Surface charge of the C-terminal helix is crucial for antibacterial activity of endolysin against Gram-negative bacteria.

Abstract

Backgrounds: Endolysins are promising alternatives to antibiotics because they can lyse bacterial cells rapidly with a low risk of resistance development, however, their effectiveness against Gram-negative bacteria is hindered by the presence of the outer membrane present in Gram-negative bacteria. Several endolysins with amphipathic helices at the C-terminus have been reported to have intrinsic antibacterial activity against Gram-negative bacteria but their action mechanism is not fully elucidated.
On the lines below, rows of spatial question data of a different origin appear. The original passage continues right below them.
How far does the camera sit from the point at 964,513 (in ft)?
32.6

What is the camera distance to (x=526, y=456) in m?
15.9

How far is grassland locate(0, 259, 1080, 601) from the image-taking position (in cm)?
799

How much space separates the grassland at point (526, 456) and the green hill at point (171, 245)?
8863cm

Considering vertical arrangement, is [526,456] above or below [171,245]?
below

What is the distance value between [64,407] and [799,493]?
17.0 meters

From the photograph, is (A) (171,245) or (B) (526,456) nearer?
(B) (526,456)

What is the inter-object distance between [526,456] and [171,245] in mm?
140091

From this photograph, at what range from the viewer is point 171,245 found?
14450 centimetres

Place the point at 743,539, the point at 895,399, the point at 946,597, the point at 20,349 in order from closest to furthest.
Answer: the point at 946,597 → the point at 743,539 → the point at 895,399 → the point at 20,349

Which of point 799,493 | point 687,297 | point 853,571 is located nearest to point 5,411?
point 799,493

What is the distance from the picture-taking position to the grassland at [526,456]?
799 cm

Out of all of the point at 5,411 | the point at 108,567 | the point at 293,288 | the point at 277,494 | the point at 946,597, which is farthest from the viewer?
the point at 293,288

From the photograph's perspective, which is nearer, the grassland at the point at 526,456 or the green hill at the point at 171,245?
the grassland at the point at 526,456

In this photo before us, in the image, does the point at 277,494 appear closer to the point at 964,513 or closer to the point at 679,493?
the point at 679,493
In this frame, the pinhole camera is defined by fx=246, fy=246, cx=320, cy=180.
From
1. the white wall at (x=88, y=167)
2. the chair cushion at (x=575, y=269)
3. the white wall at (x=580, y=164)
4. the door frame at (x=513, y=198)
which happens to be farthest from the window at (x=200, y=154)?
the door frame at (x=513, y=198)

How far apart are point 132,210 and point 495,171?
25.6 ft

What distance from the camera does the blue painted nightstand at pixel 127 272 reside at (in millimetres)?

Methods: The sequence alignment analysis was assessed with the CLC Main workbench 7, and His-tagged endolysins were purified with affinity chromatography. Site-directed mutagenesis was used to generate mutations in the endolysin to make various endolysin mutants. The muralytic activity of the endolysin against Gram-negative bacteria was analyzed using a turbidity reduction assay and the antibacterial activities of the endolysins were assessed through a viable cell counting assay.

Results: We identified two endolysins, LysTS3 and LysTS6, both of which have similar sequences and structures including the amphipathic helices at their C-terminus. LysTS6 exhibited significantly higher antibacterial activity against Gram-negative bacteria compared to LysTS3 even though both enzymes have similar muralytic activity against the outer membrane-permeabilized Gram-negative bacteria. Systematic truncation and bioinformatic analysis of these two endolysins revealed a major difference in the charge on the surface of their C-terminal helices, suggesting the possibility that the charge on this helix can determine the antibacterial activity of the endolysins against Gram-negative bacteria. We could enhance the activity of LysTS3 against Gram-negative bacteria by replacing Ala₁₅₆ and Glu₁₆₀ with lysine and alanine, respectively, the amino acid residues at the structurally equivalent positions in LysTS6. A similar activity boost was also seen in LysSPN1S and LysJEP4 when the surface charge of the C-terminal amphipathic helix was altered to be more positive through the modification of the surface-exposed amino acid residues.

Conclusions: The antibacterial activity of endolysin against Gram-negative bacteria could be enhanced by adjusting the surface charge on the C-terminal amphipathic helix to more positive, suggesting that the positive surface charge on the C-terminal amphipathic helix of endolysin is crucial for its penetration of outer membrane to reach peptidoglycan layer of Gram-negative bacteria.